* Work order
Below are some records. Retype exactly the lines from the one containing "Jones New York" through the one containing "West Ham midfielder", both included, skipping every picture.

* Records for this task
■ ■ ■ ■

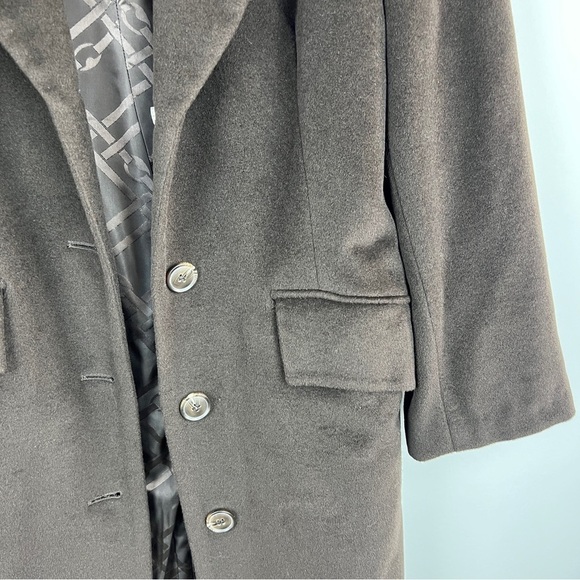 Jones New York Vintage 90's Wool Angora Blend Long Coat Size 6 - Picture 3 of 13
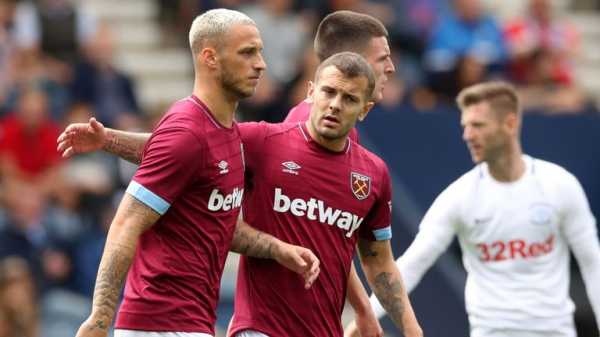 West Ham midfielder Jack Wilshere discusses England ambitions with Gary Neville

■ ■ ■ ■

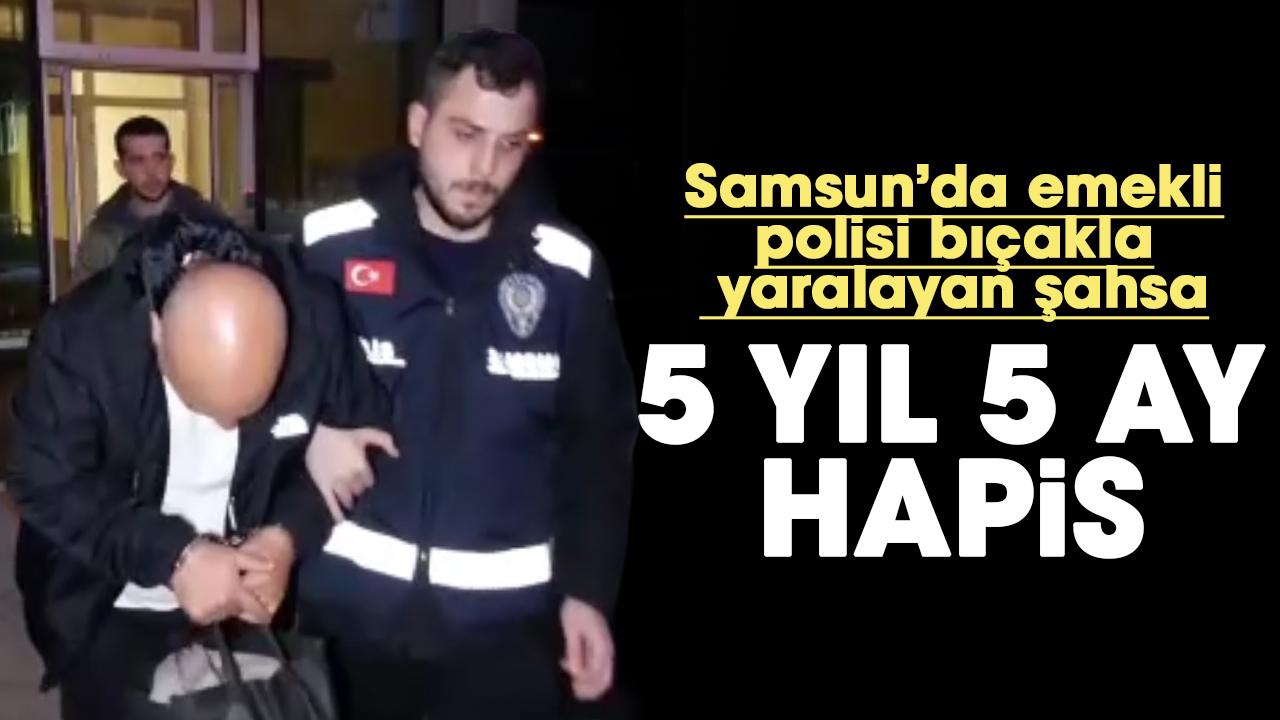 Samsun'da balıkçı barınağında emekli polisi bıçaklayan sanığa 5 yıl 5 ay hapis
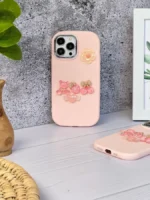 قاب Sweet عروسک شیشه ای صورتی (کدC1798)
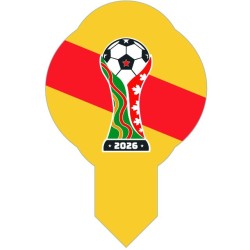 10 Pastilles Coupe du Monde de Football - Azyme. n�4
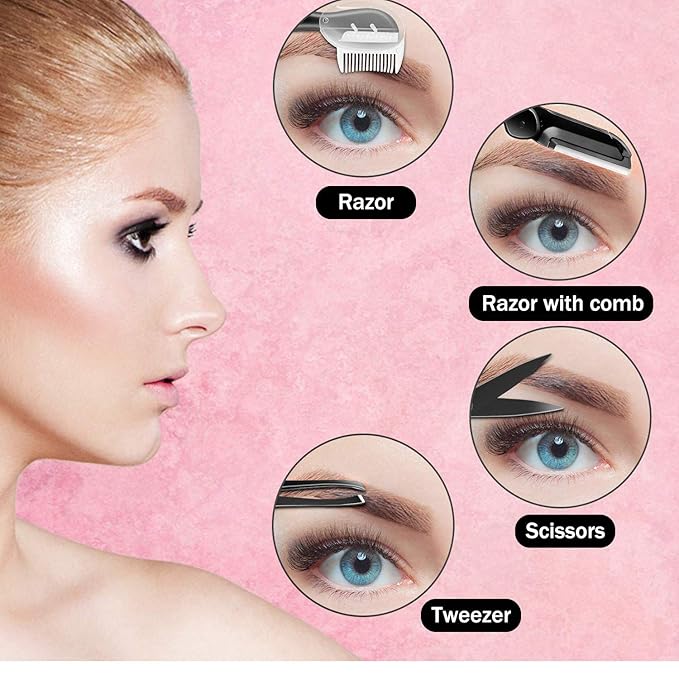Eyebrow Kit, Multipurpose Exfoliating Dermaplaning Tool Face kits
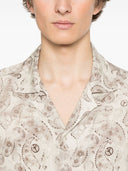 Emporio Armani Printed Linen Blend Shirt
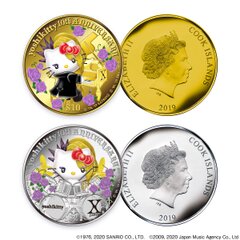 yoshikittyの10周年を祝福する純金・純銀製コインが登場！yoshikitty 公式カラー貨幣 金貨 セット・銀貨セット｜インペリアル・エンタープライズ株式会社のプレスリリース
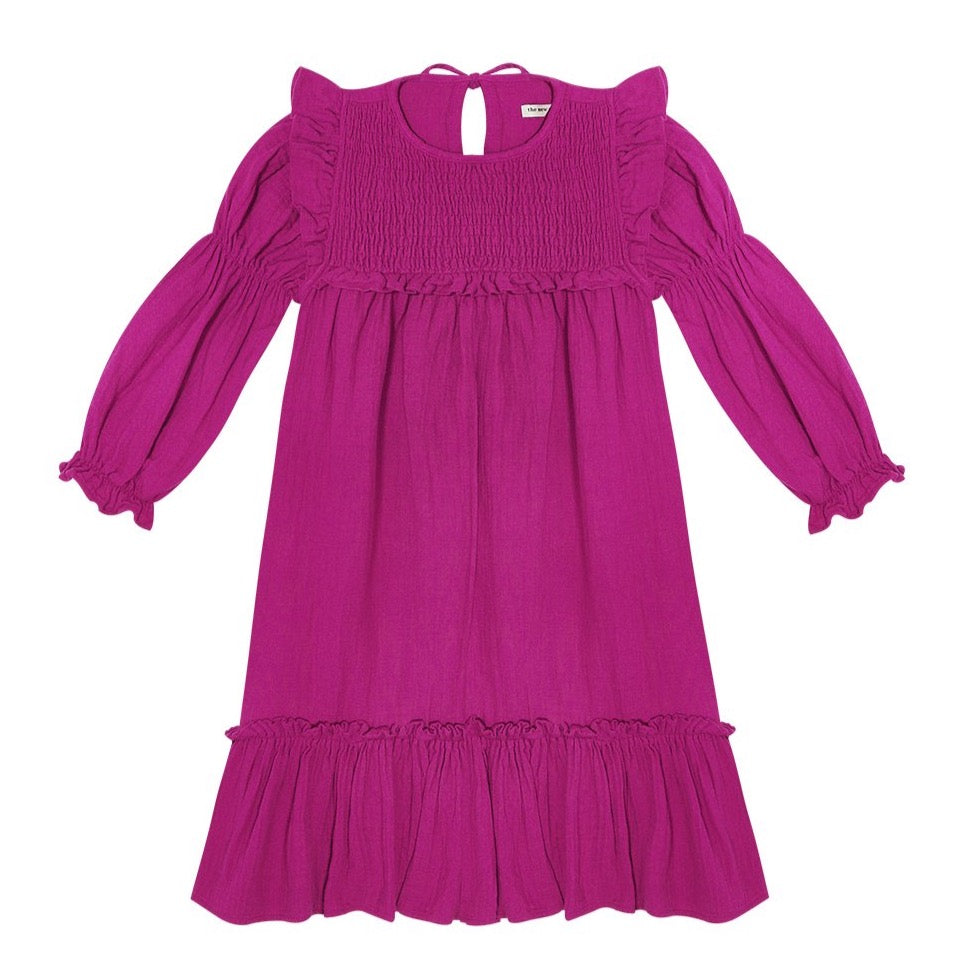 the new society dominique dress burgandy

■ ■ ■ ■

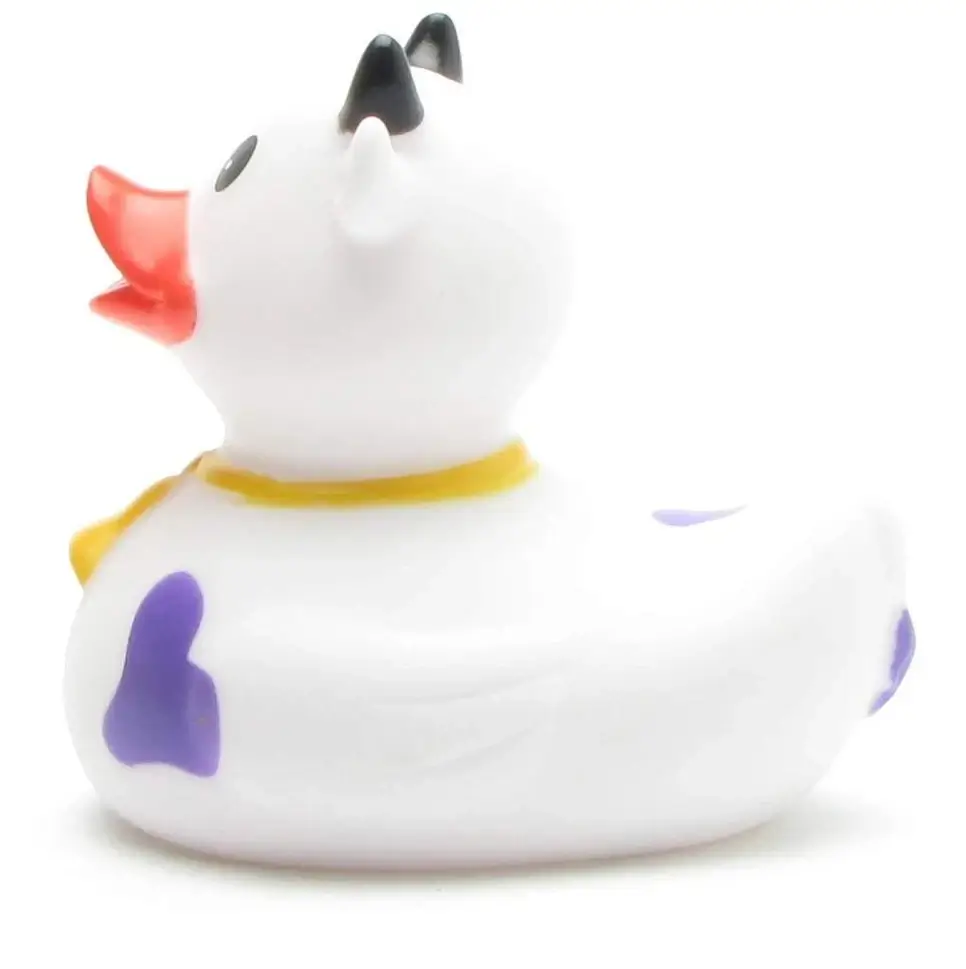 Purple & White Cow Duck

■ ■ ■ ■

* Exercise solution
 Jones New York Vintage 90's Wool Angora Blend Long Coat Size 6 - Picture 3 of 13
 West Ham midfielder Jack Wilshere discusses England ambitions with Gary Neville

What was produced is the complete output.